• Problem details
Word for word, copy all of the entries.

** Opening Records supplied block **

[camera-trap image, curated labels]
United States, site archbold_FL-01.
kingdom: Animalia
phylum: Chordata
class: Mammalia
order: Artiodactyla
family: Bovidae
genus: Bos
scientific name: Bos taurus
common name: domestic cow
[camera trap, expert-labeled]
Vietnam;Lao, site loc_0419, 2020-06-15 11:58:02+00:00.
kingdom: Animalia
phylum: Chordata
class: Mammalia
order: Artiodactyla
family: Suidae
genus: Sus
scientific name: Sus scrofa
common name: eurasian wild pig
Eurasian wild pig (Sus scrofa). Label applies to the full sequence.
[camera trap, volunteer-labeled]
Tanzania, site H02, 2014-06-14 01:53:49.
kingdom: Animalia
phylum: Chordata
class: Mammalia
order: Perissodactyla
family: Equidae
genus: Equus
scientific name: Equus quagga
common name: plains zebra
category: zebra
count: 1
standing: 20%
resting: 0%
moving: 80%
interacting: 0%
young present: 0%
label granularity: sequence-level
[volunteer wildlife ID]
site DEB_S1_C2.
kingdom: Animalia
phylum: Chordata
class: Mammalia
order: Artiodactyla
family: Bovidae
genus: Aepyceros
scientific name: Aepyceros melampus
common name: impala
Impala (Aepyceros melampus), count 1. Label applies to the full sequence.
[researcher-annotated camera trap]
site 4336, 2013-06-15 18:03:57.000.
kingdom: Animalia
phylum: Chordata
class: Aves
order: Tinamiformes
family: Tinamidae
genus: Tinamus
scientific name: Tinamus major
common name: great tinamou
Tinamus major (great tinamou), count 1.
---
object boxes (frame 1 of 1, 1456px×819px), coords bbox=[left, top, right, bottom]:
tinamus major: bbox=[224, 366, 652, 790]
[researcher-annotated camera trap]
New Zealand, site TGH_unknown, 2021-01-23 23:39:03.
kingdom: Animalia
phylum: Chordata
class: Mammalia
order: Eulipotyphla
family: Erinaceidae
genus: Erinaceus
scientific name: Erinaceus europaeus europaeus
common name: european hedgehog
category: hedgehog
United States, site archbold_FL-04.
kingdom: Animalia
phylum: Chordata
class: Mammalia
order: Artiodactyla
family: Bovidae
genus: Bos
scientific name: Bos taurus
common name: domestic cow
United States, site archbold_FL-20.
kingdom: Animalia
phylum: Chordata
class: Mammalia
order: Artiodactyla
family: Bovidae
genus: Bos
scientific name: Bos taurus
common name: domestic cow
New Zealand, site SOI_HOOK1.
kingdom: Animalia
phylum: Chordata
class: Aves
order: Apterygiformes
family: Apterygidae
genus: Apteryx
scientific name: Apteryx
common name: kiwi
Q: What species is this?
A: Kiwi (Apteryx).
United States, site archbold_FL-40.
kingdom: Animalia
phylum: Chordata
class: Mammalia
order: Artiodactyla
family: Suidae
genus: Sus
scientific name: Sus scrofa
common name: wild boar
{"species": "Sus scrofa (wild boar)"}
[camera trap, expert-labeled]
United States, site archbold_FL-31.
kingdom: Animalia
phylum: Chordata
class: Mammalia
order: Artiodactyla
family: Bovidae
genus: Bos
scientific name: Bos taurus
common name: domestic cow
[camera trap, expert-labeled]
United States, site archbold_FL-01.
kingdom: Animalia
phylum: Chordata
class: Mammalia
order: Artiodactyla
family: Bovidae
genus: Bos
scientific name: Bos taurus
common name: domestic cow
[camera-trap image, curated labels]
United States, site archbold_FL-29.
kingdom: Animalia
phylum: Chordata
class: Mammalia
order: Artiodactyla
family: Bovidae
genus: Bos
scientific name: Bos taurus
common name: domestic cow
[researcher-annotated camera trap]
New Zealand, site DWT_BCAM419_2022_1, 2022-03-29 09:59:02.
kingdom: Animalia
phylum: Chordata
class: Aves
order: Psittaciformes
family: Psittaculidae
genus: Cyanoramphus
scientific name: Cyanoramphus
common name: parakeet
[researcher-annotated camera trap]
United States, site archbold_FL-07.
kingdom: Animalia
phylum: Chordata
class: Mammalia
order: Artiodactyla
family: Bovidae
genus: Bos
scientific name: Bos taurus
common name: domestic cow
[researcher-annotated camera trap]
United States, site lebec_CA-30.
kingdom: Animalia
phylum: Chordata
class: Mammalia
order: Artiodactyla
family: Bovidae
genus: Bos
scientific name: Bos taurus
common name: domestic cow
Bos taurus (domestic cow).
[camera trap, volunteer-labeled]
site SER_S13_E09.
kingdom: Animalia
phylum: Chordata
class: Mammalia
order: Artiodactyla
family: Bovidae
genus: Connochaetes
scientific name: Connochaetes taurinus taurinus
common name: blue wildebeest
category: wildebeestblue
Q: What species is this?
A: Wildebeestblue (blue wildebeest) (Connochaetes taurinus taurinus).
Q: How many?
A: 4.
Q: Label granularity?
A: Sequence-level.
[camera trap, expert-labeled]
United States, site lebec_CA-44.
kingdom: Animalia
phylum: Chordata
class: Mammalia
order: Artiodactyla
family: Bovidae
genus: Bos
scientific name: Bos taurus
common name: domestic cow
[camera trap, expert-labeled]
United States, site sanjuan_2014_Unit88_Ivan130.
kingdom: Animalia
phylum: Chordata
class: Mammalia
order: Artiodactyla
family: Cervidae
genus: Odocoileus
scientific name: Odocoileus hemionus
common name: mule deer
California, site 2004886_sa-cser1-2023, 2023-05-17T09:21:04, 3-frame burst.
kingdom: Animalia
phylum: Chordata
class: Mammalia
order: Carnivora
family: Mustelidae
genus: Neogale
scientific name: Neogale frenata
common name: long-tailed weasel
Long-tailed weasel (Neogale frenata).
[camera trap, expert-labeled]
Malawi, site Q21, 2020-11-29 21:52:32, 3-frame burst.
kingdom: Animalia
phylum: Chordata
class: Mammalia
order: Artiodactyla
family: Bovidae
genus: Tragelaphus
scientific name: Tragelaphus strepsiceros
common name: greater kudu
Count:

** Closing Records supplied block **

• Finished exercise
[camera-trap image, curated labels]
United States, site archbold_FL-01.
kingdom: Animalia
phylum: Chordata
class: Mammalia
order: Artiodactyla
family: Bovidae
genus: Bos
scientific name: Bos taurus
common name: domestic cow
[camera trap, expert-labeled]
Vietnam;Lao, site loc_0419, 2020-06-15 11:58:02+00:00.
kingdom: Animalia
phylum: Chordata
class: Mammalia
order: Artiodactyla
family: Suidae
genus: Sus
scientific name: Sus scrofa
common name: eurasian wild pig
Eurasian wild pig (Sus scrofa). Label applies to the full sequence.
[camera trap, volunteer-labeled]
Tanzania, site H02, 2014-06-14 01:53:49.
kingdom: Animalia
phylum: Chordata
class: Mammalia
order: Perissodactyla
family: Equidae
genus: Equus
scientific name: Equus quagga
common name: plains zebra
category: zebra
count: 1
standing: 20%
resting: 0%
moving: 80%
interacting: 0%
young present: 0%
label granularity: sequence-level
[volunteer wildlife ID]
site DEB_S1_C2.
kingdom: Animalia
phylum: Chordata
class: Mammalia
order: Artiodactyla
family: Bovidae
genus: Aepyceros
scientific name: Aepyceros melampus
common name: impala
Impala (Aepyceros melampus), count 1. Label applies to the full sequence.
[researcher-annotated camera trap]
site 4336, 2013-06-15 18:03:57.000.
kingdom: Animalia
phylum: Chordata
class: Aves
order: Tinamiformes
family: Tinamidae
genus: Tinamus
scientific name: Tinamus major
common name: great tinamou
Tinamus major (great tinamou), count 1.
---
object boxes (frame 1 of 1, 1456px×819px), coords bbox=[left, top, right, bottom]:
tinamus major: bbox=[224, 366, 652, 790]
[researcher-annotated camera trap]
New Zealand, site TGH_unknown, 2021-01-23 23:39:03.
kingdom: Animalia
phylum: Chordata
class: Mammalia
order: Eulipotyphla
family: Erinaceidae
genus: Erinaceus
scientific name: Erinaceus europaeus europaeus
common name: european hedgehog
category: hedgehog
United States, site archbold_FL-04.
kingdom: Animalia
phylum: Chordata
class: Mammalia
order: Artiodactyla
family: Bovidae
genus: Bos
scientific name: Bos taurus
common name: domestic cow
United States, site archbold_FL-20.
kingdom: Animalia
phylum: Chordata
class: Mammalia
order: Artiodactyla
family: Bovidae
genus: Bos
scientific name: Bos taurus
common name: domestic cow
New Zealand, site SOI_HOOK1.
kingdom: Animalia
phylum: Chordata
class: Aves
order: Apterygiformes
family: Apterygidae
genus: Apteryx
scientific name: Apteryx
common name: kiwi
Q: What species is this?
A: Kiwi (Apteryx).
United States, site archbold_FL-40.
kingdom: Animalia
phylum: Chordata
class: Mammalia
order: Artiodactyla
family: Suidae
genus: Sus
scientific name: Sus scrofa
common name: wild boar
{"species": "Sus scrofa (wild boar)"}
[camera trap, expert-labeled]
United States, site archbold_FL-31.
kingdom: Animalia
phylum: Chordata
class: Mammalia
order: Artiodactyla
family: Bovidae
genus: Bos
scientific name: Bos taurus
common name: domestic cow
[camera trap, expert-labeled]
United States, site archbold_FL-01.
kingdom: Animalia
phylum: Chordata
class: Mammalia
order: Artiodactyla
family: Bovidae
genus: Bos
scientific name: Bos taurus
common name: domestic cow
[camera-trap image, curated labels]
United States, site archbold_FL-29.
kingdom: Animalia
phylum: Chordata
class: Mammalia
order: Artiodactyla
family: Bovidae
genus: Bos
scientific name: Bos taurus
common name: domestic cow
[researcher-annotated camera trap]
New Zealand, site DWT_BCAM419_2022_1, 2022-03-29 09:59:02.
kingdom: Animalia
phylum: Chordata
class: Aves
order: Psittaciformes
family: Psittaculidae
genus: Cyanoramphus
scientific name: Cyanoramphus
common name: parakeet
[researcher-annotated camera trap]
United States, site archbold_FL-07.
kingdom: Animalia
phylum: Chordata
class: Mammalia
order: Artiodactyla
family: Bovidae
genus: Bos
scientific name: Bos taurus
common name: domestic cow
[researcher-annotated camera trap]
United States, site lebec_CA-30.
kingdom: Animalia
phylum: Chordata
class: Mammalia
order: Artiodactyla
family: Bovidae
genus: Bos
scientific name: Bos taurus
common name: domestic cow
Bos taurus (domestic cow).
[camera trap, volunteer-labeled]
site SER_S13_E09.
kingdom: Animalia
phylum: Chordata
class: Mammalia
order: Artiodactyla
family: Bovidae
genus: Connochaetes
scientific name: Connochaetes taurinus taurinus
common name: blue wildebeest
category: wildebeestblue
Q: What species is this?
A: Wildebeestblue (blue wildebeest) (Connochaetes taurinus taurinus).
Q: How many?
A: 4.
Q: Label granularity?
A: Sequence-level.
[camera trap, expert-labeled]
United States, site lebec_CA-44.
kingdom: Animalia
phylum: Chordata
class: Mammalia
order: Artiodactyla
family: Bovidae
genus: Bos
scientific name: Bos taurus
common name: domestic cow
[camera trap, expert-labeled]
United States, site sanjuan_2014_Unit88_Ivan130.
kingdom: Animalia
phylum: Chordata
class: Mammalia
order: Artiodactyla
family: Cervidae
genus: Odocoileus
scientific name: Odocoileus hemionus
common name: mule deer
California, site 2004886_sa-cser1-2023, 2023-05-17T09:21:04, 3-frame burst.
kingdom: Animalia
phylum: Chordata
class: Mammalia
order: Carnivora
family: Mustelidae
genus: Neogale
scientific name: Neogale frenata
common name: long-tailed weasel
Long-tailed weasel (Neogale frenata).
[camera trap, expert-labeled]
Malawi, site Q21, 2020-11-29 21:52:32, 3-frame burst.
kingdom: Animalia
phylum: Chordata
class: Mammalia
order: Artiodactyla
family: Bovidae
genus: Tragelaphus
scientific name: Tragelaphus strepsiceros
common name: greater kudu
Count:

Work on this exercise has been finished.